__Work item__:
Copy the records that follow exactly as written, but not their pictures.

__Dataset excerpts__:

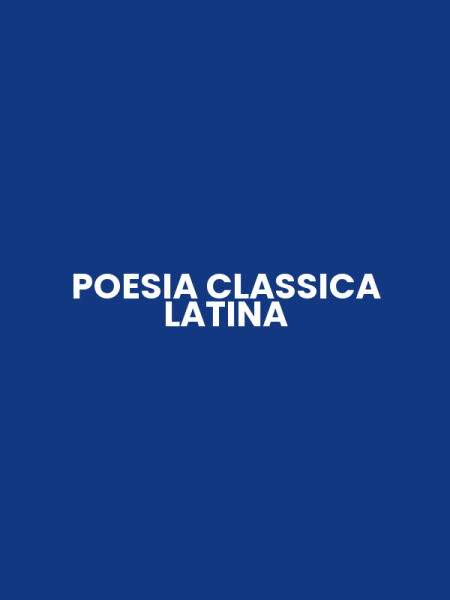 POESIA CLASSICA LATINA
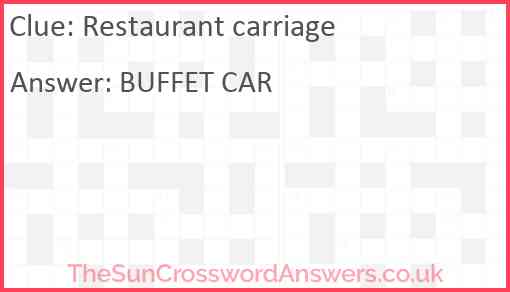 Restaurant carriage Answer
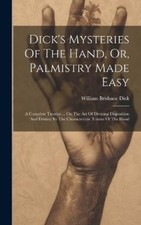 William Brisban Dick's Mysteries Of The Hand, Or, Palmist (Hardback) (UK IMPORT) picture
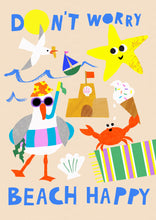 Load image into Gallery viewer, 'Don't worry BEACH happy' Giclee Print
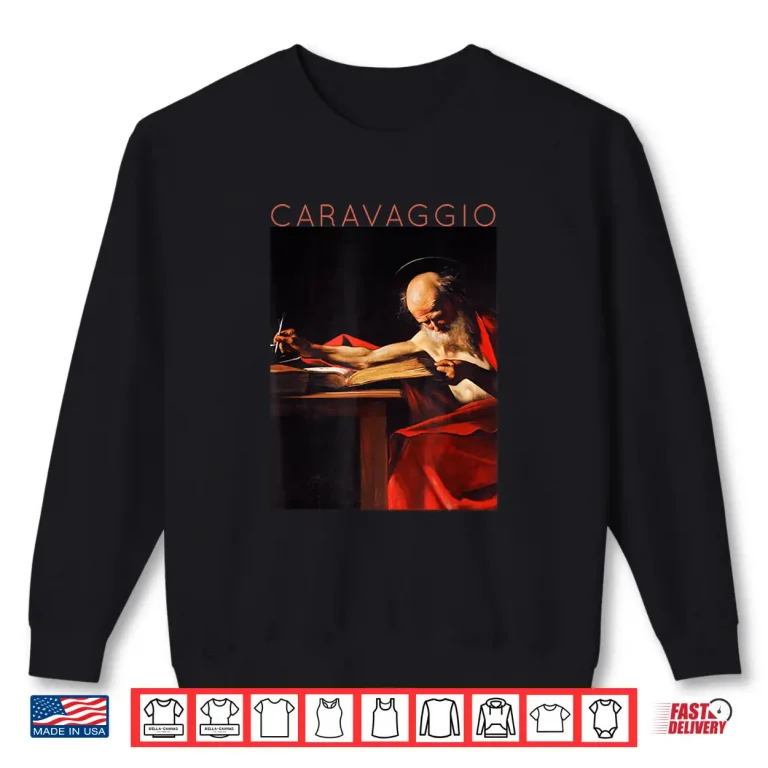 Sweatshirt Caravaggio Saint Jerome Writing Professional Fine Art Shirt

__Finished exercise__:
 POESIA CLASSICA LATINA
 Restaurant carriage Answer
 William Brisban Dick's Mysteries Of The Hand, Or, Palmist (Hardback) (UK IMPORT) picture
 Load image into Gallery viewer, 'Don't worry BEACH happy' Giclee Print
 Sweatshirt Caravaggio Saint Jerome Writing Professional Fine Art Shirt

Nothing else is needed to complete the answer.